**Work required:** Copy out everything from the line containing "DELIVERANCE PRAYER |" down to the line containing "Drive Safe Have", changing nothing.
::: Data for this exercise
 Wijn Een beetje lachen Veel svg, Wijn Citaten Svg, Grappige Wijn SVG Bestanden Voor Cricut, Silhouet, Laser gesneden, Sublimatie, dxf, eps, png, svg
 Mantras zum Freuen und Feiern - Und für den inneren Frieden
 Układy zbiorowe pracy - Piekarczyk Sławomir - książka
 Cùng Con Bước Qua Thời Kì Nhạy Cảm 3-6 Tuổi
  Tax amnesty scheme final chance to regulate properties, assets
::::::
::: Data for this exercise
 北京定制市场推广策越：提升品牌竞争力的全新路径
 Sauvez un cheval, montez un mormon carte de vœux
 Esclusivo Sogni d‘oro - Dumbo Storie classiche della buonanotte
::::::
::: Data for this exercise
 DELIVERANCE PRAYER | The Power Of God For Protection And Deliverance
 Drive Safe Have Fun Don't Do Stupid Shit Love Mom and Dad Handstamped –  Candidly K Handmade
::::::
**Response to the exercise:**
 DELIVERANCE PRAYER | The Power Of God For Protection And Deliverance
 Drive Safe Have Fun Don't Do Stupid Shit Love Mom and Dad Handstamped –  Candidly K Handmade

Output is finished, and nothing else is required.